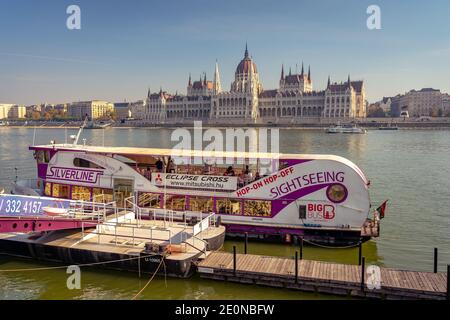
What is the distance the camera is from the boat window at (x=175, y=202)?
71.7ft

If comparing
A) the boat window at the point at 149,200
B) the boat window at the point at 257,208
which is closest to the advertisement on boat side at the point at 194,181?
the boat window at the point at 149,200

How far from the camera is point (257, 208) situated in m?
20.6

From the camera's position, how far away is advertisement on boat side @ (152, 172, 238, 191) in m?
21.0

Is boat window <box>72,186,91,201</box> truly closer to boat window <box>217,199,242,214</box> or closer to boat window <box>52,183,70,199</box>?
boat window <box>52,183,70,199</box>

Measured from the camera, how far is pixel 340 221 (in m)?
19.5

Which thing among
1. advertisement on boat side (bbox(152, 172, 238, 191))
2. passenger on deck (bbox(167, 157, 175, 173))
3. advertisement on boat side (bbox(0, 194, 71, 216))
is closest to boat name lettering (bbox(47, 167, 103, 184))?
advertisement on boat side (bbox(152, 172, 238, 191))

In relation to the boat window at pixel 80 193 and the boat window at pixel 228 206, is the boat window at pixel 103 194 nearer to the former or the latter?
the boat window at pixel 80 193

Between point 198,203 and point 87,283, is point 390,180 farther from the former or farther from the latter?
point 87,283

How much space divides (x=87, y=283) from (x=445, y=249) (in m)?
17.4

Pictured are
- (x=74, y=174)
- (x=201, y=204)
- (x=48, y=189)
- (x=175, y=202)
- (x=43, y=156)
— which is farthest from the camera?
(x=43, y=156)

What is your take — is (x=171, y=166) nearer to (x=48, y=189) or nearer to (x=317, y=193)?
(x=48, y=189)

→ Exercise objective
Extract, exactly as they appear, the lines from the one containing "In relation to" through the final line.

→ Output below
In relation to the boat window at pixel 80 193 and the boat window at pixel 228 206, is the boat window at pixel 103 194 nearer to the former or the latter?
the boat window at pixel 80 193

Between point 198,203 and point 87,283, is point 390,180 farther from the former or farther from the latter?
point 87,283

How much space divides (x=87, y=283) from (x=445, y=249) (in m)?
17.4

Pictured are
- (x=74, y=174)
- (x=201, y=204)
- (x=48, y=189)
- (x=175, y=202)
- (x=43, y=156)
— which is farthest from the camera?
(x=43, y=156)

What is your take — is (x=171, y=166) nearer to (x=48, y=189) or nearer to (x=317, y=193)?
(x=48, y=189)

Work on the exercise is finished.